Gather Family Information
Start by talking to immediate members of your own family. Gather important information such as dates and places of birth, marriages, education levels, divorces, military service, occupations and names for each individual. You can then progress to grandparents and great-grandparents.
Visit Family Elders
You may be surprised at how much information you can obtain by sitting down with the older members of your family. Request some older photographs and find out which places and people are depicted in each one or ask people to recount old stories. You should also search for important historical documents such as citizenship papers, diplomas, newspaper articles, marriage, death and birth certificates, military records and treasured keepsakes.
Record & Transfer the Data
After you have gathered this important information, you should start recording it. Write down the stories you have just heard and record as many relevant names, dates and locations as possible. You can then begin the process of transferring this data to your family tree. You can record the information in a paper book or purchase a genealogy software program and enter the information electronically.
Start With One Family Line
In order to avoid becoming overwhelmed, you should start with one family line or surname. Focus on tracing this family back as many generations as you possibly can before progressing to the next family branch. You can continue until you have researched every branch of your family tree.
Utilize Various Resources
If you live in the same area as most of your ancestors, you should probably take a trip to your local library. You should be able to obtain many important records such as vintage books, old newspapers or microfiche records. Some larger libraries even include a special genealogy room. Other useful resources include telephone or city directories or even taxpayer records.

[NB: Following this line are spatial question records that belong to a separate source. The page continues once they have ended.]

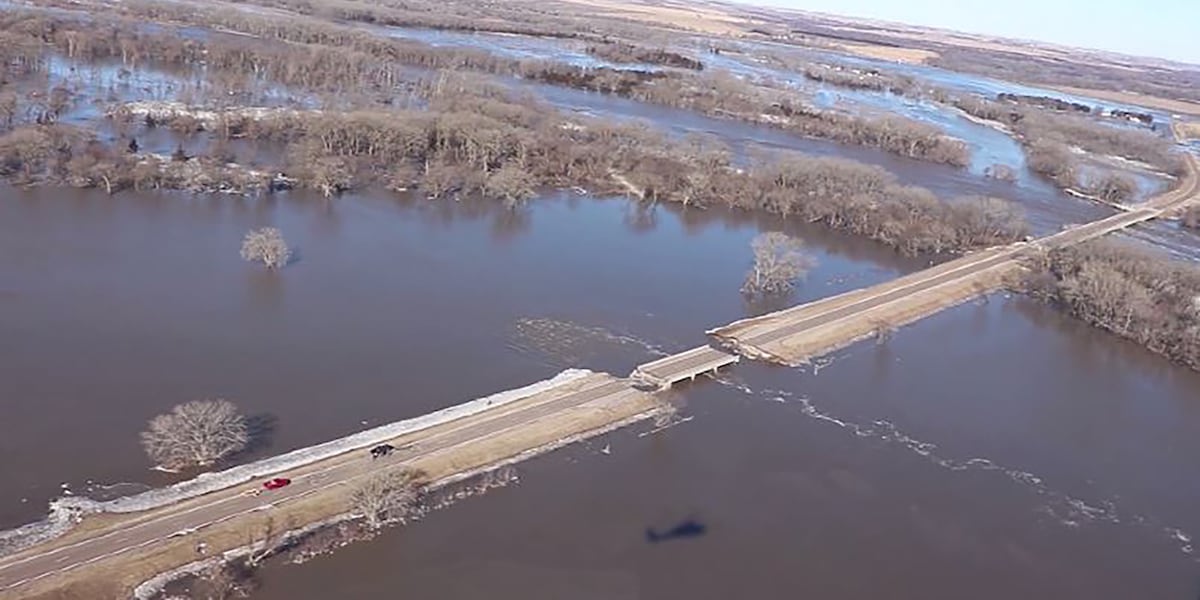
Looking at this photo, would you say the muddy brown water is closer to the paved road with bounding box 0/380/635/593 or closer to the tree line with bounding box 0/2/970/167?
the paved road with bounding box 0/380/635/593

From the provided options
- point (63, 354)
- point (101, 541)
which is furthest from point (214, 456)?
point (63, 354)

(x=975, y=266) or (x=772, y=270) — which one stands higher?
(x=772, y=270)

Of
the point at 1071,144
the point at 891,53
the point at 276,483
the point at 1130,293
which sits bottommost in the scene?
the point at 276,483

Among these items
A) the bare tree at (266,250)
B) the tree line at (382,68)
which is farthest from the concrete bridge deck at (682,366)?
the tree line at (382,68)

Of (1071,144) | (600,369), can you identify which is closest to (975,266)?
(600,369)

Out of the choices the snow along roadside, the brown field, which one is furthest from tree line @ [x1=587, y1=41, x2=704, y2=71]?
the snow along roadside

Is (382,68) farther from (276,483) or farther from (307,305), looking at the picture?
(276,483)

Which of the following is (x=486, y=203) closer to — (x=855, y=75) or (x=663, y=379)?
(x=663, y=379)

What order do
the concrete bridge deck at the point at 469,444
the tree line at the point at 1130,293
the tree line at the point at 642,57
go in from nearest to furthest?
the concrete bridge deck at the point at 469,444, the tree line at the point at 1130,293, the tree line at the point at 642,57

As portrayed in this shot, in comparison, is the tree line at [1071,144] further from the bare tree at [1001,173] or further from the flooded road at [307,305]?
the flooded road at [307,305]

Many online sites also specialize in assisting genealogists locate records of their ancestors. Some sites provide free information and services, whereas others require a subscription fee. Often considered the mother lode of genealogy sites,
www.ancestry.com proclaims more than 5 billion names offering census surveys, birth and death certificates, and immigration documents. The subscription is $29.95 a month, but if your local library has a subscription, you can work through them for free.
As you can see, researching your family genealogy is not as difficult as you may think. There are many useful resources available to assist you with your search and help you create an invaluable family tree whether you’re retired or not. Genealogy will enable you to gain insight into past generations and feel more personally connected to your past.